Important: The address must end in .bexio.com, i.e., 'dot bexio dot com' (e.g., idp.bexio.com or network.bexio.com). If the link leads to an address without this dot (e.g., bexio.something.com) or to a completely different address, it is a phishing attempt.

What should I do if I suspect a scam? If one or more of these signs indicate a fake: Don't click on any links, don't enter your details anywhere, and delete the email immediately.

How can I tell if an email is GENUINELY from bexio?

Don't rely on the sender's display name. Instead, check these three features:

  1. The sender's address: If you hover your mouse over the sender's name, the address must be [email protected]. Any other ending is definitely an attempt at fraud. However, this alone is not always sufficient, as resourceful fraudsters can sometimes falsify this sender address in a deceptively authentic way. Therefore, it is important that you always also pay attention to points 2 and 3 below.
  2. The link to the invoice: If you hover your mouse over the 'View invoice' button (without clicking), the link must lead to https://network.bexio.com.
  3. The login page: Our official and secure login page can only be found at https://idp.bexio.com. Always check the address bar of your browser (at the very top of the window): any other address shown there will lead to a fake website.

Background & Data Security

What exactly has happened?

Unknown persons are currently sending fake emails. This is a phishing attack: if you click on the link in the email, you will be directed to a replicated, fake website. There, you will be asked to enter your login credentials so that the attackers can steal your username and password.

Has bexio been compromised?

No.

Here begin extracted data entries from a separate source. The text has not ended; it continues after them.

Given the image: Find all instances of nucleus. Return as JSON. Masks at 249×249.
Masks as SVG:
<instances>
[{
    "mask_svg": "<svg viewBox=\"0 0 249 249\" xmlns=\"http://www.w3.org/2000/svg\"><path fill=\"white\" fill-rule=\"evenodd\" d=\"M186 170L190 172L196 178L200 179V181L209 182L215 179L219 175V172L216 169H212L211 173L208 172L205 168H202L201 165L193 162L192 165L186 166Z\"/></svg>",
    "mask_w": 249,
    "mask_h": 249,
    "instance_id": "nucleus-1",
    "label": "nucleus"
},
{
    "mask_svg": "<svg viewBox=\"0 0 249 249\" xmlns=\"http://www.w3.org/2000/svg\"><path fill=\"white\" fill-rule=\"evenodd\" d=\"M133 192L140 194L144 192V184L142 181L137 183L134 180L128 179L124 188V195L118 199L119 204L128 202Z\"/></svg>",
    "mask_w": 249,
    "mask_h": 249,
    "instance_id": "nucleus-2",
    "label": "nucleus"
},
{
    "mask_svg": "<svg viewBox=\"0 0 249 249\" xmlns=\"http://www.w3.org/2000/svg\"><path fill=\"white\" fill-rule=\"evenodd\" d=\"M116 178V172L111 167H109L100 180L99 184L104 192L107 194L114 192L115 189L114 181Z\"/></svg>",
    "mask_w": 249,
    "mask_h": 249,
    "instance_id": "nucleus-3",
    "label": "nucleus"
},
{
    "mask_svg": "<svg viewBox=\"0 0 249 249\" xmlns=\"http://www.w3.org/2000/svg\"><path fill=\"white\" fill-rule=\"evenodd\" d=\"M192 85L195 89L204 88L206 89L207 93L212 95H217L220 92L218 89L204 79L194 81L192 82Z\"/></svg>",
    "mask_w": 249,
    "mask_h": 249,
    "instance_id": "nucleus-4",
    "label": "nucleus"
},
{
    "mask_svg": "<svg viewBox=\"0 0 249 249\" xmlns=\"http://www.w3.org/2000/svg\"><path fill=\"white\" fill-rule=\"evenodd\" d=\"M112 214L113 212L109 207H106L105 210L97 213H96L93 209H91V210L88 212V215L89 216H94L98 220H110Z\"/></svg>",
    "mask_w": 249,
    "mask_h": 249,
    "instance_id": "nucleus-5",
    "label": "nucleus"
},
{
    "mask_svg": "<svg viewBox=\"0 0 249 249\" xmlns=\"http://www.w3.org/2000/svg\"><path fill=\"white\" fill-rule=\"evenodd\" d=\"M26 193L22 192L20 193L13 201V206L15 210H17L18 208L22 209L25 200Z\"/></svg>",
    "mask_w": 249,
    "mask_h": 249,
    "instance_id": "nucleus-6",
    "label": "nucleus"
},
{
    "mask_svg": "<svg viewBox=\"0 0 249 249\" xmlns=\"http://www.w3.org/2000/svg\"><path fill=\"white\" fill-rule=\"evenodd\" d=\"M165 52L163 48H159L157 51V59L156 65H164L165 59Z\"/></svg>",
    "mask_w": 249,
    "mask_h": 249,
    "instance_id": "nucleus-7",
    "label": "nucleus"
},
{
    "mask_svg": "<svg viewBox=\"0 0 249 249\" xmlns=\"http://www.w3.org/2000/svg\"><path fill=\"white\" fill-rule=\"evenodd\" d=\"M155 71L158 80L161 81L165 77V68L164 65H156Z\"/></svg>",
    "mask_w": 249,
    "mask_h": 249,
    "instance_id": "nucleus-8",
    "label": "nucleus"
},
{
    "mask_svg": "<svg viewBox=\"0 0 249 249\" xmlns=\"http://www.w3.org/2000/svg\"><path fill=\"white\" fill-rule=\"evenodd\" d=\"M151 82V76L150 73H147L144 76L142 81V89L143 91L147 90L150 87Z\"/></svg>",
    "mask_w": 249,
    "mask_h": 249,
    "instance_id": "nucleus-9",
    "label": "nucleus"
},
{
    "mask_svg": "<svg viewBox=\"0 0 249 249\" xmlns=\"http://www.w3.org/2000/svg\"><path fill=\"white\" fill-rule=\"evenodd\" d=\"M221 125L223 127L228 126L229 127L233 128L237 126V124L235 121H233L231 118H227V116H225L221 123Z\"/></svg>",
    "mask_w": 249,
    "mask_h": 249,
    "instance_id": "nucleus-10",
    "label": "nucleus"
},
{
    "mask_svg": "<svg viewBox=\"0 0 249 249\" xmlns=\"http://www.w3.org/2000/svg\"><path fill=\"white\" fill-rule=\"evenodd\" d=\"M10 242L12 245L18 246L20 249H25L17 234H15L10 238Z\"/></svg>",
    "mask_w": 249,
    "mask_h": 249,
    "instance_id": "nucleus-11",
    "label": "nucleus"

Our systems have not been compromised. There has been no breach of our infrastructure. The fraudsters are merely using our brand name and falsifying sender details ('spoofing') to lure you to an external, fake website.

Is my data safe?

Yes, your data is safe. As there was no access to our databases, all information stored in bexio remains protected. The scammers do not have access to bexio data, unless they manage to obtain your personal login details through these phishing emails.

What is bexio doing to address these incidents?

To protect you, we have implemented a crucial immediate measure: two-factor authentication (2FA) is becoming the mandatory standard at bexio. This means that, in future, when you log in, you will be asked for a code that we will send to your registered email address. This additional step significantly enhances access security and prevents unauthorised access – even if your password has fallen into the wrong hands. You can find more information on this in the relevant Help Centre article.

At the same time, our security specialists are continuously analysing the situation and working closely with specialist partners to have the fraudulent websites and servers blocked as quickly as possible. We have the situation under control and are doing everything we can to stop the attacks at their source as well.